FF compatible for IE attribute contentEditable

D

Dung Ping

The contentEditable is an IE-only attribute. It dosen't work on other
browsers. But it is said FF has a compaitable attribute with a
different name. How can I find out what the name is? Thanks.

Dung Ping
 
T

Toby Inkster

Dung said:
The contentEditable is an IE-only attribute. It dosen't work on other
browsers.

It is proprietry to IE.
But it is said FF has a compaitable attribute with a different name.

Mozilla 1.4+ and other browsers based on that engine (Netscape 7.1,
Firefox, Ephiphany, etc) do have a similar concept, though it's not
completely compatible. You must set the attribute on a whole document:
not just part of it (though that whole document could be loaded via an
iframe); and it must be set via Javascript.

<iframe id="myelement" src="data:Blah%20%3Cb%3Eblah%3C%2Fb%3E"></iframe>
<script type="text/javascript">
var e = document.getElementById("myelement");
e.contentDocument.designMode="on";
</script>

The easy thing to do it to use a library that smoothes over the
incompatibilities. I can recommend using widgEditor, which can be
downloaded free from http://www.themaninblue.com/experiment/widgEditor/

Of course, all these methods are proprietary and should not be relied upon
for a public website. Always provide a fall-back to a more standards
compliant way of editing the text, such as TEXTAREA; or thinking outside
the box, allow the user to download the file, edit it in a tool of their
choice (be that Word, Notepad, Dreamweaver or Emacs) and then send back
the file using a file upload form.

Looking towards the future, the closest thing to a standard method for
rich text editing that we're likely to see would be Web Applications 1.0,
which is being worked on jointly by Apple Computers Inc, the Mozilla
Foundation and Opera Software ASA. It is quite a way off from
implementation though.
 
D

Dung Ping

Thanks for help. I have some questions about the FF sample.
Toby said:
Mozilla 1.4+ and other browsers based on that engine (Netscape 7.1,
Firefox, Ephiphany, etc) do have a similar concept, though it's not
completely compatible.
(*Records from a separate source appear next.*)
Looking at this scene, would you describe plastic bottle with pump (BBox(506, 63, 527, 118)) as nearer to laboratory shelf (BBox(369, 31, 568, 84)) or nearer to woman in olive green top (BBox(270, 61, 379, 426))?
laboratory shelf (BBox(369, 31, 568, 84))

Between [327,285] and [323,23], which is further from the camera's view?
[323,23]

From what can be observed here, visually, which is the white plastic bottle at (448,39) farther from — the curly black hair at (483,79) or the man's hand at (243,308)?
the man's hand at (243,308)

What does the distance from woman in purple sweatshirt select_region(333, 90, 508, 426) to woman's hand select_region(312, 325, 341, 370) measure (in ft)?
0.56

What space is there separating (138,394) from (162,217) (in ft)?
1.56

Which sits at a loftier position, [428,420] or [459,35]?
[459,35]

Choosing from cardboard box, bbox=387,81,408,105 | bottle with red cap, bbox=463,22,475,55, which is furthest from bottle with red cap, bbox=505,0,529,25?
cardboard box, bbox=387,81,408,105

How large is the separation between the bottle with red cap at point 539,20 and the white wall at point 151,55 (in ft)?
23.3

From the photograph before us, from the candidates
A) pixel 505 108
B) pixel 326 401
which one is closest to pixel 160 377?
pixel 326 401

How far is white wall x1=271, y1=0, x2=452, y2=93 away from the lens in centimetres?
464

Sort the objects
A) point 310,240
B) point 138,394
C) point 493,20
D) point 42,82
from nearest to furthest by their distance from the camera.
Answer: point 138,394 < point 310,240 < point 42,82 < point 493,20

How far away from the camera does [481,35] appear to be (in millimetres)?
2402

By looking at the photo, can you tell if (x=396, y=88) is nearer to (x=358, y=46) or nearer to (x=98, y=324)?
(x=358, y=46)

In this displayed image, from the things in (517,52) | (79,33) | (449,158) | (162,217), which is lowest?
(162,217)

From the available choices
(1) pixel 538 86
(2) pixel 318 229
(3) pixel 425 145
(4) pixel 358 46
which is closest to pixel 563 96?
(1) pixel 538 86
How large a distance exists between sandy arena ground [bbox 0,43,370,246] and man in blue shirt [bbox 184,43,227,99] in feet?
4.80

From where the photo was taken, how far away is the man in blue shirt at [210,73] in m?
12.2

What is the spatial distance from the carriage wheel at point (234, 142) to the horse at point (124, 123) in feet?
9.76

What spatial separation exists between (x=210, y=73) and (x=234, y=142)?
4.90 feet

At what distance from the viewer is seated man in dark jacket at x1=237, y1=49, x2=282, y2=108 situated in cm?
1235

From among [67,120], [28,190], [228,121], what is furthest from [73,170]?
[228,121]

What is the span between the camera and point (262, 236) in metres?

You must set the attribute on a whole document:
not just part of it (though that whole document could be loaded via an
iframe); and it must be set via Javascript.

<iframe id="myelement" src="data:Blah%20%3Cb%3Eblah%3C%2Fb%3E"></iframe>

In above line, is the word 'data' mandatory? What does the
Blah%20%3Cb%3Eblah%3C%2Fb%3E stand for? I know the the percentage
symbol plus a number stands for something, but don't remeber what.

Thanks again.
Dung Ping
 
T

Toby Inkster

Dung said:
In above line, is the word 'data' mandatory? What does the
Blah%20%3Cb%3Eblah%3C%2Fb%3E stand for? I know the the percentage
symbol plus a number stands for something, but don't remeber what.

IFRAME needs a SRC attribute to tell it where to get its contents.

Normally the source attribute will be "http://...something...", but could
also be "ftp://...something..." or "gopher://...something...". Basically
these are different URL-schemes, which indicate to the browser it should
recieve the file in different ways: using Hyper-Text Transfer Protocol,
using File Transfer Protocol, using Gopher, etc.

In this example, I've chosen to use "data:...something...". This tells the
browser it should retrieve the file by continuting to read the URL.